TechBlog: Dell doing Linux, but who actually cares?:
Most individual Linux users are used to installing and tweaking their own distros. They seem to be almost proud of the pain they endure in doing so — like guys in the ’50s who spent hours getting their old cars to run right, it’s a badge of honor to Linux fans that they must tinker under the hood.

I think Linux users love the idea of a company like Dell offering pre-installed Linux because it validates their choice of operating system. I suspect most will sit back and say, “Good, now the whole world can enjoy the wonder that is Linux,” but they won’t buy these machines themselves. They’ll continue to build their own systems and roll their own configurations, and recommend the Dell boxes to their less-savvy friends neighbors, who’ll end up buying Windows and Mac systems anyway.

I think Dwight is pretty much on track here. I’ve spent the last 6 months trying out a number of Linux distributions and while I found the OS to have come a long way from what it was a couple of years ago I don’t believe it’s ready for the totally non-tech user.

I take it as a serious responsibility when I recommend a computer to a non-tech friend. I ask a lot of questions and try to judge their knowledge and main use of such a machine in order to make the best recommendation possible. Part of the reason for this is that I value the friendship and I don’t want to let a bad experience with a PC endanger it and the other part is that I know that if there is any problems with what I recommended I will feel obliged to help them find a resolution.
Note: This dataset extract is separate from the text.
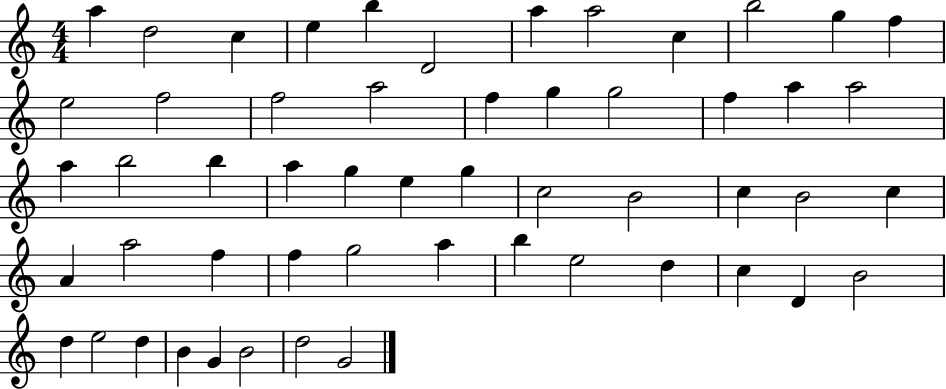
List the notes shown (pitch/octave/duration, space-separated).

A5/q D5/h C5/q E5/q B5/q D4/h A5/q A5/h C5/q B5/h G5/q F5/q E5/h F5/h F5/h A5/h F5/q G5/q G5/h F5/q A5/q A5/h A5/q B5/h B5/q A5/q G5/q E5/q G5/q C5/h B4/h C5/q B4/h C5/q A4/q A5/h F5/q F5/q G5/h A5/q B5/q E5/h D5/q C5/q D4/q B4/h D5/q E5/h D5/q B4/q G4/q B4/h D5/h G4/h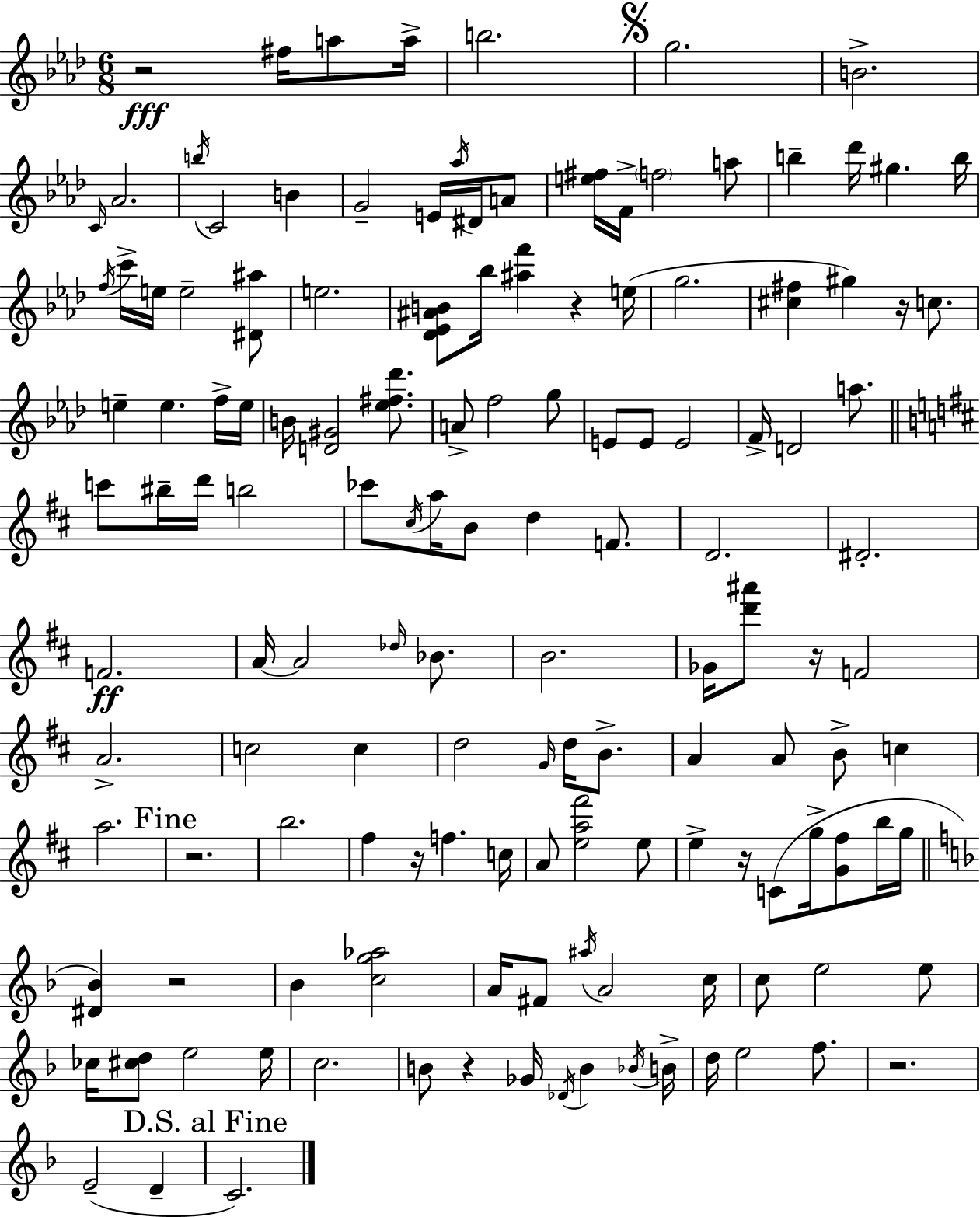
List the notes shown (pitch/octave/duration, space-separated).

R/h F#5/s A5/e A5/s B5/h. G5/h. B4/h. C4/s Ab4/h. B5/s C4/h B4/q G4/h E4/s Ab5/s D#4/s A4/e [E5,F#5]/s F4/s F5/h A5/e B5/q Db6/s G#5/q. B5/s F5/s C6/s E5/s E5/h [D#4,A#5]/e E5/h. [Db4,Eb4,A#4,B4]/e Bb5/s [A#5,F6]/q R/q E5/s G5/h. [C#5,F#5]/q G#5/q R/s C5/e. E5/q E5/q. F5/s E5/s B4/s [D4,G#4]/h [Eb5,F#5,Db6]/e. A4/e F5/h G5/e E4/e E4/e E4/h F4/s D4/h A5/e. C6/e BIS5/s D6/s B5/h CES6/e C#5/s A5/s B4/e D5/q F4/e. D4/h. D#4/h. F4/h. A4/s A4/h Db5/s Bb4/e. B4/h. Gb4/s [D6,A#6]/e R/s F4/h A4/h. C5/h C5/q D5/h G4/s D5/s B4/e. A4/q A4/e B4/e C5/q A5/h. R/h. B5/h. F#5/q R/s F5/q. C5/s A4/e [E5,A5,F#6]/h E5/e E5/q R/s C4/e G5/s [G4,F#5]/e B5/s G5/s [D#4,Bb4]/q R/h Bb4/q [C5,G5,Ab5]/h A4/s F#4/e A#5/s A4/h C5/s C5/e E5/h E5/e CES5/s [C#5,D5]/e E5/h E5/s C5/h. B4/e R/q Gb4/s Db4/s B4/q Bb4/s B4/s D5/s E5/h F5/e. R/h. E4/h D4/q C4/h.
In the past I’ve recommended Microsoft Windows and Apple Mac OS X, but I’ve never recommended Linux to a “non-tech” friend, and I still wouldn’t today. For a technical savvy friend I might, as long as I felt they understood the non-standard difficulties they may have to face.

So like Dwight I think that Dell’s IdeaStorm Site requests for pre-installed Linux may have been skew by technical Linux users that may never buy a pre-loaded system anyway.

Dell may well be investing a great deal of resources that will produce very little return.